Written by Stephanie Long, Member One Content Marketing Specialist

Elderly woman on the phone holding a credit card

It’s the most wonderful time of the year—that saying rings true to most of us, including scammers. With people shopping online and looking for ways to earn extra income, it’s the ideal time to defraud people of their money and personal information. Don’t let your guard down during this hectic season. Our Fraud Department shares the most common holiday scams and how to avoid them.

Extremely discounted items. Bargain hunting is the best way to hit everyone on your list while staying on budget. However, be wary of unfamiliar websites selling extremely discounted items.
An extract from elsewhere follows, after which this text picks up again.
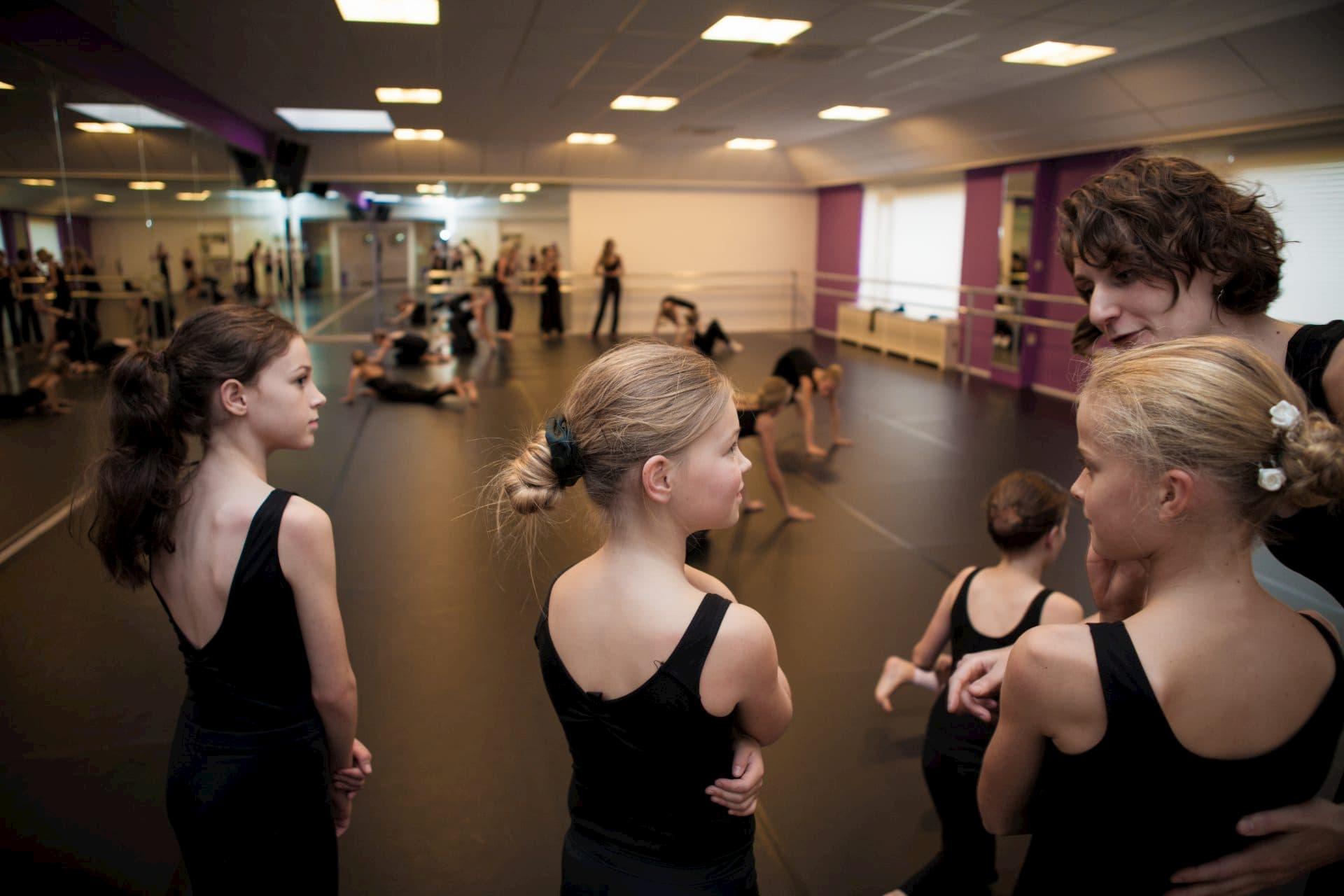 Balletschool Heerhugowaard dansles dans les geven zwarte pakjes leerlingen juf dansjuf uitleggen danszaal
If it sounds too good to be true, it probably is.

Fake charities. If you’re the donating kind, verify that the charity you choose is legitimate. The Federal Trade Commission offers great tips for doing just that. If you’re donating online, make sure the website begins with “https” and includes a lock icon to ensure it’s secure.

Counterfeit money. Whether you’re a small business or just selling something on Craigslist, you should invest in a counterfeit detector pen. They’re less than $10 at any office supply store and are well worth the investment, as they’ll spot any fake bills.
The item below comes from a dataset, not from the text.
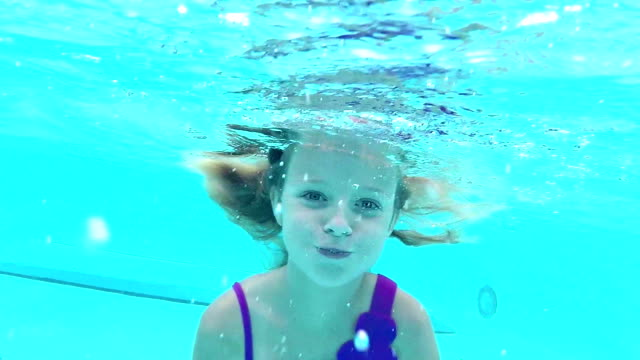 girl swimming underwater toward camera - solo una bambina femmina video stock e b–roll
Pet scams. If you’re looking to get a four-legged friend, be careful with online services selling pets. Never send money prior to receiving the pet; there’s the chance that you could wire money and never see the animal. Stick to local shelters when looking for a new pet; they’re reputable, and you’ll be making a positive impact in your community.

Extra income. Many of us want to earn extra money this time of year, but when doing so, be suspicious of work-from-home offers, secret-shopper positions, or any website that requires you to enter personal information. This could result in identity or financial theft. Look for employment at local businesses that need seasonal help instead.

We don’t want you to live in constant fear, but we do want to make you aware of common scams so you don’t become a victim. Trust your gut—if it seems suspicious or too good to be true, look elsewhere. The holidays can be an expensive time as it is; don’t let a fraudster make it worse.